Mad Max: Fury Road
Knowing nothing about the original Mad Max movies beyond basic pop cultural osmosis, I went in for a night out with friends and a solidly crafted two hours of Things Go Splode in the Desert. I ended up blown back in my seat and spouting incomprehensible praise for, as I quote myself, the most metal shit I have ever seen. A full throttle rampage through a junkyard wasteland of skulls and rust and chrome. A straight up action flick reveling in its nature while flipping a rocket-powered bird at tired genre conventions. A heavy metal symphony with a human heart.
Fury Road is a master class in rhythm. Tightly written scenes flow within themselves and together, maintaining a well-tuned pace and a sense of motion even throughout the quieter sequences. The mayhem of warfare becomes balletic, choreographed to the grungy symphonic drive of its soundtrack. Crashes and explosions syncopate against leaping bikers and literal metronomes, warriors balanced high on swaying poles.
There’s an engaging weight to this spectacle, especially since most of the action is real. The effects are mainly practical, reliant on functional props – from the vehicles borne of scavenged parts to the flamethrowing guitar performed by an actual musician on a truck made of working amps. Which, keeping with that perfect blend of grit and absurdity, is a plausible electronic war horn.
This bombast is balanced with refreshing subtlety, depth, and restraint. Characters show human desires and motivations through sharp dialog and engaging screen presence, demonstrating unique personality beyond archetypal role. Plot and motives are elegantly revealed without overexplanation, as is the worldbuilding, which gives a sense of consideration and structure far beyond the glimpses required to tell the story. The motif of bodies as resource adds structure as well. There is violence aplenty, but little gore – the most gruesome details are implied offscreen. Themes of sexual slavery are also judiciously handled, leaving much as background information and keeping visuals to a minimum. Instead of rationalizing graphic displays of rape and exploitation as necessary to its plot, Fury Road proves that they aren’t. It does delve back into the overt to underscore this point with the escaping sister wives’ last message to their captor – WE ARE NOT THINGS.
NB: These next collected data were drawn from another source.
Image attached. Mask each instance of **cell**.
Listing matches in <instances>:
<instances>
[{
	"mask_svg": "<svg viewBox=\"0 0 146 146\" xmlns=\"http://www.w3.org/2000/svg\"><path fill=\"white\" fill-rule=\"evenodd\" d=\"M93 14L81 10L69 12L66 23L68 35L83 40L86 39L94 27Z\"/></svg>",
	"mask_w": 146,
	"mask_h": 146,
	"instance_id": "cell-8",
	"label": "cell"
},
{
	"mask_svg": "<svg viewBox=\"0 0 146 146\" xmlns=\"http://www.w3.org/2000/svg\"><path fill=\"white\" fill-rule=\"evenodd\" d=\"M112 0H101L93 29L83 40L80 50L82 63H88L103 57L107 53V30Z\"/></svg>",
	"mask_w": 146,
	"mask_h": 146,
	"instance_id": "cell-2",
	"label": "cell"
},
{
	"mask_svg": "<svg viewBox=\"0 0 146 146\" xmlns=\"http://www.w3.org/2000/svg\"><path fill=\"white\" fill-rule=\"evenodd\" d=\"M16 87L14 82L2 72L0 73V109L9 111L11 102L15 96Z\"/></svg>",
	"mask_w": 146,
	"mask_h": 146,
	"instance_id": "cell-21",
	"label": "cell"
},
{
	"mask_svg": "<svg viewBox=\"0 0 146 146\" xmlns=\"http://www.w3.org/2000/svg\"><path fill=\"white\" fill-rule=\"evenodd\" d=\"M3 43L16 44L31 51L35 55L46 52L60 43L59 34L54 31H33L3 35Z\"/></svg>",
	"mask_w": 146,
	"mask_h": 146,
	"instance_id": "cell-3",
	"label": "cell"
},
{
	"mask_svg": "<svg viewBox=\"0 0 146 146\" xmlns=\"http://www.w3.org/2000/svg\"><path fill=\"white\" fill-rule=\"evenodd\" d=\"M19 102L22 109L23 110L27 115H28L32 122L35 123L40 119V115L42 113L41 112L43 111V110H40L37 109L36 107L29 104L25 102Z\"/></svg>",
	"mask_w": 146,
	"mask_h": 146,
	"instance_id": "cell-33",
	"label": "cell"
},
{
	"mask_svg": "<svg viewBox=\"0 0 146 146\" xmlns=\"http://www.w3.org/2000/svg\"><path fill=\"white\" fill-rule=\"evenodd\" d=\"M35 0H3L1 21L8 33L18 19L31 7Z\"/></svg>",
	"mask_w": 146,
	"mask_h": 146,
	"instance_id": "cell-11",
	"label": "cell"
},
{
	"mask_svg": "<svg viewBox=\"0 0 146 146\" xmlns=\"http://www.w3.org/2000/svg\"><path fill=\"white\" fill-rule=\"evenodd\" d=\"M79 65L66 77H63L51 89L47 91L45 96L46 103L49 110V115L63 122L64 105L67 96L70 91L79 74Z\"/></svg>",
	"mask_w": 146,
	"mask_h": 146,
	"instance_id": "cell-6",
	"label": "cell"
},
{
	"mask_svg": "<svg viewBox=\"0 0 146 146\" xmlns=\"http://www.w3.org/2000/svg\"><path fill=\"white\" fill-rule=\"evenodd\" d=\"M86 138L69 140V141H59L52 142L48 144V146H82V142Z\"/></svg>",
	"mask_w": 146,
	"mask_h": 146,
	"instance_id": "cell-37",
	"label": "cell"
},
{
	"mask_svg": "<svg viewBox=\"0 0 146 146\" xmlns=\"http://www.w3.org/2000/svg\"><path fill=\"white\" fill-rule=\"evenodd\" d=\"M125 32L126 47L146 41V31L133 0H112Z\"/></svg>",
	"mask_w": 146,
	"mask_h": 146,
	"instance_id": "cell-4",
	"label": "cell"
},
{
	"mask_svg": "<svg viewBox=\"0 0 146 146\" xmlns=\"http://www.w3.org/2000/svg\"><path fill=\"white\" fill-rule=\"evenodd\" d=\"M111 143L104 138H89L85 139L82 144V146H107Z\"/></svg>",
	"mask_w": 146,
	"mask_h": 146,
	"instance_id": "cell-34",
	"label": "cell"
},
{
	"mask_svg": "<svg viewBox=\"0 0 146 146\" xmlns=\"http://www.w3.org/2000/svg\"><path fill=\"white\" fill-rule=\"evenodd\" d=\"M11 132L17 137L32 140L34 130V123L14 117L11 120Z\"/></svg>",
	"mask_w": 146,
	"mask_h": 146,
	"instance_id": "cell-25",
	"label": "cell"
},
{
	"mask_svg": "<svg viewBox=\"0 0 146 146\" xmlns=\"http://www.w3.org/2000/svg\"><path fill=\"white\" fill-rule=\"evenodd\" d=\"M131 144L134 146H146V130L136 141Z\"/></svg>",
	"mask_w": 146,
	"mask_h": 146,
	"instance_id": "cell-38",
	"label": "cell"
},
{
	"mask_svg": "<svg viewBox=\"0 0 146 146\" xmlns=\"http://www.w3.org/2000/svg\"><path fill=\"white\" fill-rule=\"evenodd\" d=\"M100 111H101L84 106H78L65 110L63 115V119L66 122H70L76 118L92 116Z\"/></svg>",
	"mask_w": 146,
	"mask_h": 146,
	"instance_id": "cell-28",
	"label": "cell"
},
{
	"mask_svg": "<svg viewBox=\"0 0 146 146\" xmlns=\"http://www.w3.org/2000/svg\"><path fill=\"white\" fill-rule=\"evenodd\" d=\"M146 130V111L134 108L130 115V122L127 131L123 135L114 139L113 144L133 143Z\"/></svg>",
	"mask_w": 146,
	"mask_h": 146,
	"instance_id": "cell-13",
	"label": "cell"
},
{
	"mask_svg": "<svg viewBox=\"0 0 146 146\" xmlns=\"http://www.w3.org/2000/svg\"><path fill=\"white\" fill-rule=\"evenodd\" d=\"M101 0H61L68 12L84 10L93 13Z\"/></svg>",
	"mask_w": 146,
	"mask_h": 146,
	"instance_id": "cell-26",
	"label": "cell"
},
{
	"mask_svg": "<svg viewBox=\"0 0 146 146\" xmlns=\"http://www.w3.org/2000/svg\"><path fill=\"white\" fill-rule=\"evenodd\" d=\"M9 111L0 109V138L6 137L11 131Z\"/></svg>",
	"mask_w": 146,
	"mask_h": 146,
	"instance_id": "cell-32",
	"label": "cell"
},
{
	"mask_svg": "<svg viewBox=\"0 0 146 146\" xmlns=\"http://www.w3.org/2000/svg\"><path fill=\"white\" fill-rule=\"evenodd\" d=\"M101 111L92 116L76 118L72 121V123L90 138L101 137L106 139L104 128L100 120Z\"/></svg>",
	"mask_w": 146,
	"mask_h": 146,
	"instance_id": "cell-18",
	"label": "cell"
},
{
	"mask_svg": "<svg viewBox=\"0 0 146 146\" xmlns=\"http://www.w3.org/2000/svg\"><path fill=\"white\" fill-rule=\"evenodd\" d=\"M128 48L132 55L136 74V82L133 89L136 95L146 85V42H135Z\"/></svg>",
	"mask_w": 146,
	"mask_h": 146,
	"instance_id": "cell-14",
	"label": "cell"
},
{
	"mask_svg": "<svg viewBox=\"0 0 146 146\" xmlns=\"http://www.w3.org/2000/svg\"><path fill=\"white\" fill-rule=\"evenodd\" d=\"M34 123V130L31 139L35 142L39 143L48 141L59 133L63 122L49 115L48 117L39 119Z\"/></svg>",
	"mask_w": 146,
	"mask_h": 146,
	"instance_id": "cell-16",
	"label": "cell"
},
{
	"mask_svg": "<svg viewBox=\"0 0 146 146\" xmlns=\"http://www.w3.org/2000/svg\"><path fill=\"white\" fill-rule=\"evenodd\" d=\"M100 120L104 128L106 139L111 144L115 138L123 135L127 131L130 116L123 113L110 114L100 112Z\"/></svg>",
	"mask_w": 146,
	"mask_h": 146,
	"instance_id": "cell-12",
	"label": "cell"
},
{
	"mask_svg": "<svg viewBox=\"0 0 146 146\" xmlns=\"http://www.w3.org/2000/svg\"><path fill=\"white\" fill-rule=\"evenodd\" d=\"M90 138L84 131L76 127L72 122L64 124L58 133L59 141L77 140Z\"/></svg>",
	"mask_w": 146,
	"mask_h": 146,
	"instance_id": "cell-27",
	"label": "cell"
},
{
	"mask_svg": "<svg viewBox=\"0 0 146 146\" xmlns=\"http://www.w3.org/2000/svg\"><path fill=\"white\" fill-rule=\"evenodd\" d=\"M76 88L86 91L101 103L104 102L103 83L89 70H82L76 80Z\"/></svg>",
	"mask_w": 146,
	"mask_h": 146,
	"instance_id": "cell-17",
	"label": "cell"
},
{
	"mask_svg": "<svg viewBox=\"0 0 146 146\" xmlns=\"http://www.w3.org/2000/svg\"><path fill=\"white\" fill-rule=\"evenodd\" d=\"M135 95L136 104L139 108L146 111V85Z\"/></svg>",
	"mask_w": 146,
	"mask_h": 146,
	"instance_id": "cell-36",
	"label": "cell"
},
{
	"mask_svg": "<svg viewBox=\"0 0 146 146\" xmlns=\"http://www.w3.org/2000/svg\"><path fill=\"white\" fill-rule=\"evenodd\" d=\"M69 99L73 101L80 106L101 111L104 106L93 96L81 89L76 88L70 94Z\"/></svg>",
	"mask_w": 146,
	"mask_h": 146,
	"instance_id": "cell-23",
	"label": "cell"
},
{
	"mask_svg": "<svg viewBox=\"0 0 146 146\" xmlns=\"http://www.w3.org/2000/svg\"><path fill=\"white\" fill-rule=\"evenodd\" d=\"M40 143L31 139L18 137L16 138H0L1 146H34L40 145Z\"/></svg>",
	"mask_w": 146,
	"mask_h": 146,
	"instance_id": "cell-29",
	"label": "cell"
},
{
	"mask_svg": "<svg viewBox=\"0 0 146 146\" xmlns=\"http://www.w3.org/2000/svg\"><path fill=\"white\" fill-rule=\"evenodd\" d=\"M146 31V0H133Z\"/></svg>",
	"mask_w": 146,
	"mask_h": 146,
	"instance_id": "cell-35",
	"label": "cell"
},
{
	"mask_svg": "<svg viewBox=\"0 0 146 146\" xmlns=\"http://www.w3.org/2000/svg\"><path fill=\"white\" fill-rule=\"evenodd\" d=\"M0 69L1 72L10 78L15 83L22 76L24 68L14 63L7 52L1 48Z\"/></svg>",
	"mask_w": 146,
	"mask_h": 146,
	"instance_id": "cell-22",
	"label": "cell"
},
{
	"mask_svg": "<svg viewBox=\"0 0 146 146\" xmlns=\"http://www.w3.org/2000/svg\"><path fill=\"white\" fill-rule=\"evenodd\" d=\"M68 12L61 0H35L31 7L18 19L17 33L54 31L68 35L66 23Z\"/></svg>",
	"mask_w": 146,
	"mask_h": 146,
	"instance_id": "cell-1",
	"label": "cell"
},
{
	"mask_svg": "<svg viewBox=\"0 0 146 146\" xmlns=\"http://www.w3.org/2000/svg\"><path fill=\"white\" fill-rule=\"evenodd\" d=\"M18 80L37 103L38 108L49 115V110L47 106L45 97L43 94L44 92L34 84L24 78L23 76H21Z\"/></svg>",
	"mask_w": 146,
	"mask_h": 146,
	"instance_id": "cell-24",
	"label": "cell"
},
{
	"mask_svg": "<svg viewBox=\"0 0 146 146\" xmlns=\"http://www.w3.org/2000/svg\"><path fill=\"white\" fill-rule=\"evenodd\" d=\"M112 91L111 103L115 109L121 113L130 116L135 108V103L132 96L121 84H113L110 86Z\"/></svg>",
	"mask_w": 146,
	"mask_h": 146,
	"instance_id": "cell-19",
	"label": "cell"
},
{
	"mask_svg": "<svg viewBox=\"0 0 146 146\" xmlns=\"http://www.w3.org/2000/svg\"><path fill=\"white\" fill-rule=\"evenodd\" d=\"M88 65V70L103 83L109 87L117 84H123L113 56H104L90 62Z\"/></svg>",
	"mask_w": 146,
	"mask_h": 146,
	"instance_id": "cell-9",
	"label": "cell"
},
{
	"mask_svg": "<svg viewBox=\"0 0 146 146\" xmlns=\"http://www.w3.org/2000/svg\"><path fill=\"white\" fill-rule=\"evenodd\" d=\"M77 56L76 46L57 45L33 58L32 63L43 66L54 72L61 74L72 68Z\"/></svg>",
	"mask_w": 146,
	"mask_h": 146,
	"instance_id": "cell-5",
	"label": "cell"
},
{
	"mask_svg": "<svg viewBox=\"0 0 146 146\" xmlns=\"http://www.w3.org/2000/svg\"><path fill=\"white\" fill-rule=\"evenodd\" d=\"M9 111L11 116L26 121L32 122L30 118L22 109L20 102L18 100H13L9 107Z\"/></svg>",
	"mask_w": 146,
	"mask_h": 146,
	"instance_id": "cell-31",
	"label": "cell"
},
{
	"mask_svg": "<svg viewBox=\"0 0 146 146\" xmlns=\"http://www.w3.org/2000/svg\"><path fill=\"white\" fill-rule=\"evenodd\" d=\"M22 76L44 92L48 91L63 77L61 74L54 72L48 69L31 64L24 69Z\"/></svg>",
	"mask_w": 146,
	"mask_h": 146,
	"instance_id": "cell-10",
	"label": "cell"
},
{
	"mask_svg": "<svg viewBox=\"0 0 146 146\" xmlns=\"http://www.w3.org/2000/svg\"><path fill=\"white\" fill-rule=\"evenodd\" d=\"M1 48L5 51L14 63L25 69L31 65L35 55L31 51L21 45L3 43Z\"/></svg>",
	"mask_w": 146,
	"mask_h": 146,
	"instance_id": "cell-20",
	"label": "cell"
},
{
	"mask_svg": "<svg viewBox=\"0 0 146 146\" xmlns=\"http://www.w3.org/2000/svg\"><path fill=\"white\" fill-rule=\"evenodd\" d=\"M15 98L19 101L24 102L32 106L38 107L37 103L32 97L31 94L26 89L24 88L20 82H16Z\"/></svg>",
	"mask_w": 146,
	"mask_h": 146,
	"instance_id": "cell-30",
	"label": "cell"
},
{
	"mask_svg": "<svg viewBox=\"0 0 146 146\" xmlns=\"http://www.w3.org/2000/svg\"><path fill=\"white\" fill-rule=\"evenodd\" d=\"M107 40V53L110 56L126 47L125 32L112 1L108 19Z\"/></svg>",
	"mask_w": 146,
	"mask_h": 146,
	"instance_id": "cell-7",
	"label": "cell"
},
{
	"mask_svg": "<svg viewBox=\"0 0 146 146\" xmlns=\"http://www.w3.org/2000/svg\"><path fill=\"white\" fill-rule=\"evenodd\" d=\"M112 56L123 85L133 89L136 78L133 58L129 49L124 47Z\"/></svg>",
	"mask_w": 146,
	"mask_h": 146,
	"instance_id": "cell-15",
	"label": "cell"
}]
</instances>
Indeed, Fury Road is a tale of women’s agency. Imperator Furiosa – a mechanically brilliant battle-forged hardass with a raw and regretful core – is the true lead, with Mad Max costarring as collaborator. The sister wives aid the group in their own individual ways, as do a tribe of female bikers. Fury Road is also a tale of trust building, collaboration, and redemption, with literal seeds of hope – an optimistic light in an otherwise relentlessly bleak world.
Fury Road does play its genre conventions straight with a simple plot and clear foreshadowing. This is a good thing. The intrigue is not in the if, but in the when and how – in being taken for a ride that has you gleefully yelling out the window the whole time.